> **Short exercise**: Please turn the records below into a numbered list with one line per item, leaving out the blank lines.

> **Data shown**:
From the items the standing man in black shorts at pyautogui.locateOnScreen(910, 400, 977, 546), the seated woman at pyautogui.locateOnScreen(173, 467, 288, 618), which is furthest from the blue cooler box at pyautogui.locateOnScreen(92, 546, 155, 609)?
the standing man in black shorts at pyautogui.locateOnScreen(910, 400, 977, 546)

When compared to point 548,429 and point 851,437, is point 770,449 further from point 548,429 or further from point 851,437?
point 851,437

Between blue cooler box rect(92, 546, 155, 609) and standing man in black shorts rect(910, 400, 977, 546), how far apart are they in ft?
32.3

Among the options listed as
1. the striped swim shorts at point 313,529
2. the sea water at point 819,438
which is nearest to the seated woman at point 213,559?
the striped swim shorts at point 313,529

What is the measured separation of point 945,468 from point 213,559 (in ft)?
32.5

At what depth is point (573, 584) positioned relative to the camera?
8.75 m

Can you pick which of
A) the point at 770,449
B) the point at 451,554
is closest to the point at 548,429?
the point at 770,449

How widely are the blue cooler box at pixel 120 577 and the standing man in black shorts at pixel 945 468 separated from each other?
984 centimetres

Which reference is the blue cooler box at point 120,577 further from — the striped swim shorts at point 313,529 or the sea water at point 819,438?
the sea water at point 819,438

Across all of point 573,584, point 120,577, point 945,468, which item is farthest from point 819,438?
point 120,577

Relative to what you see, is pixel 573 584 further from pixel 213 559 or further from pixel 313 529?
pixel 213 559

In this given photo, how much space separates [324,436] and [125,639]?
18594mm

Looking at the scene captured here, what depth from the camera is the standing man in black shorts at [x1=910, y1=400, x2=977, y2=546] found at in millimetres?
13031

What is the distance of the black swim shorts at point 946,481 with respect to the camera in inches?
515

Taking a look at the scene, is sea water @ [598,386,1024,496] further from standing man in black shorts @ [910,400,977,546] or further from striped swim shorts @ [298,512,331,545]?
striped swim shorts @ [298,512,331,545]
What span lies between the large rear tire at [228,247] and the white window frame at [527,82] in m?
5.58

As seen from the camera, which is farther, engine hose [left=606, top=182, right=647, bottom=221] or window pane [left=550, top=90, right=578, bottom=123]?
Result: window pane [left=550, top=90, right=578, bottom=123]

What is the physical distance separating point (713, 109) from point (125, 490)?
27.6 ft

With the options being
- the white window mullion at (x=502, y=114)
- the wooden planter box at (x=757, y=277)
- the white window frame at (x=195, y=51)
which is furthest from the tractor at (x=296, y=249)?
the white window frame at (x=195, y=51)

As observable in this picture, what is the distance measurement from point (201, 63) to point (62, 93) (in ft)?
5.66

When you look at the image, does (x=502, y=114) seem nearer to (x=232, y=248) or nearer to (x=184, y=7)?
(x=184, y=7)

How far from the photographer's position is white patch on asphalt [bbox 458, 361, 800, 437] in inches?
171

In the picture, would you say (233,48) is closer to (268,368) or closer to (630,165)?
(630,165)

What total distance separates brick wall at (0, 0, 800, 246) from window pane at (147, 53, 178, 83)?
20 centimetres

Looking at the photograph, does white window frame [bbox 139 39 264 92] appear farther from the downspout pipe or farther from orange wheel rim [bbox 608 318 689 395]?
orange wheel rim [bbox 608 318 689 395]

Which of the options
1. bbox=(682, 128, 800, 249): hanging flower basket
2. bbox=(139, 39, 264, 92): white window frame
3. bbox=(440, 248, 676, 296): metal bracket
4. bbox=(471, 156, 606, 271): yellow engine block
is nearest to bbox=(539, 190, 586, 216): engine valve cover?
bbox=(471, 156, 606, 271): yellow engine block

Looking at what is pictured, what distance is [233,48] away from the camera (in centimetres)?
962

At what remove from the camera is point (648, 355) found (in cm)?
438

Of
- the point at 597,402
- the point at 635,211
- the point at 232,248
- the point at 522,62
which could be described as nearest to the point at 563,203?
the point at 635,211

> **Written answer**:
1. From the items the standing man in black shorts at pyautogui.locateOnScreen(910, 400, 977, 546), the seated woman at pyautogui.locateOnScreen(173, 467, 288, 618), which is furthest from the blue cooler box at pyautogui.locateOnScreen(92, 546, 155, 609)?
2. the standing man in black shorts at pyautogui.locateOnScreen(910, 400, 977, 546)
3. When compared to point 548,429 and point 851,437, is point 770,449 further from point 548,429 or further from point 851,437?
4. point 851,437
5. Between blue cooler box rect(92, 546, 155, 609) and standing man in black shorts rect(910, 400, 977, 546), how far apart are they in ft?
6. 32.3
7. Among the options listed as
8. 1. the striped swim shorts at point 313,529
9. 2. the sea water at point 819,438
10. which is nearest to the seated woman at point 213,559?
11. the striped swim shorts at point 313,529
12. What is the measured separation of point 945,468 from point 213,559 (in ft)?
13. 32.5
14. At what depth is point (573, 584) positioned relative to the camera?
15. 8.75 m
16. Can you pick which of
17. A) the point at 770,449
18. B) the point at 451,554
19. is closest to the point at 548,429?
20. the point at 770,449
21. How widely are the blue cooler box at pixel 120 577 and the standing man in black shorts at pixel 945 468 separated from each other?
22. 984 centimetres
23. Which reference is the blue cooler box at point 120,577 further from — the striped swim shorts at point 313,529 or the sea water at point 819,438?
24. the sea water at point 819,438
25. Across all of point 573,584, point 120,577, point 945,468, which item is farthest from point 819,438?
26. point 120,577
27. Relative to what you see, is pixel 573 584 further from pixel 213 559 or further from pixel 313 529?
28. pixel 213 559
29. In this given photo, how much space separates [324,436] and [125,639]?
30. 18594mm
31. Looking at the scene captured here, what depth from the camera is the standing man in black shorts at [x1=910, y1=400, x2=977, y2=546] found at in millimetres?
32. 13031
33. What is the distance of the black swim shorts at point 946,481 with respect to the camera in inches?
34. 515
35. Taking a look at the scene, is sea water @ [598,386,1024,496] further from standing man in black shorts @ [910,400,977,546] or further from striped swim shorts @ [298,512,331,545]?
36. striped swim shorts @ [298,512,331,545]
37. What span lies between the large rear tire at [228,247] and the white window frame at [527,82] in m?
38. 5.58
39. As seen from the camera, which is farther, engine hose [left=606, top=182, right=647, bottom=221] or window pane [left=550, top=90, right=578, bottom=123]?
40. Result: window pane [left=550, top=90, right=578, bottom=123]
41. What is the physical distance separating point (713, 109) from point (125, 490)?
42. 27.6 ft
43. With the options being
44. - the white window mullion at (x=502, y=114)
45. - the wooden planter box at (x=757, y=277)
46. - the white window frame at (x=195, y=51)
47. which is furthest from the tractor at (x=296, y=249)?
48. the white window frame at (x=195, y=51)
49. As observable in this picture, what is the distance measurement from point (201, 63) to point (62, 93) (in ft)?
50. 5.66
51. When you look at the image, does (x=502, y=114) seem nearer to (x=232, y=248) or nearer to (x=184, y=7)?
52. (x=184, y=7)
53. How far from the photographer's position is white patch on asphalt [bbox 458, 361, 800, 437] in inches?
54. 171
55. In the picture, would you say (233,48) is closer to (268,368) or closer to (630,165)?
56. (630,165)
57. What total distance separates brick wall at (0, 0, 800, 246) from window pane at (147, 53, 178, 83)?
58. 20 centimetres
59. Looking at the photograph, does white window frame [bbox 139 39 264 92] appear farther from the downspout pipe or farther from orange wheel rim [bbox 608 318 689 395]?
60. orange wheel rim [bbox 608 318 689 395]
61. Which of the options
62. 1. bbox=(682, 128, 800, 249): hanging flower basket
63. 2. bbox=(139, 39, 264, 92): white window frame
64. 3. bbox=(440, 248, 676, 296): metal bracket
65. 4. bbox=(471, 156, 606, 271): yellow engine block
66. is nearest to bbox=(539, 190, 586, 216): engine valve cover?
67. bbox=(471, 156, 606, 271): yellow engine block
68. Looking at what is pictured, what distance is [233,48] away from the camera (in centimetres)?
69. 962
70. At what remove from the camera is point (648, 355) found (in cm)?
71. 438
72. Of
73. - the point at 597,402
74. - the point at 635,211
75. - the point at 232,248
76. - the point at 522,62
77. which could be described as nearest to the point at 563,203?
78. the point at 635,211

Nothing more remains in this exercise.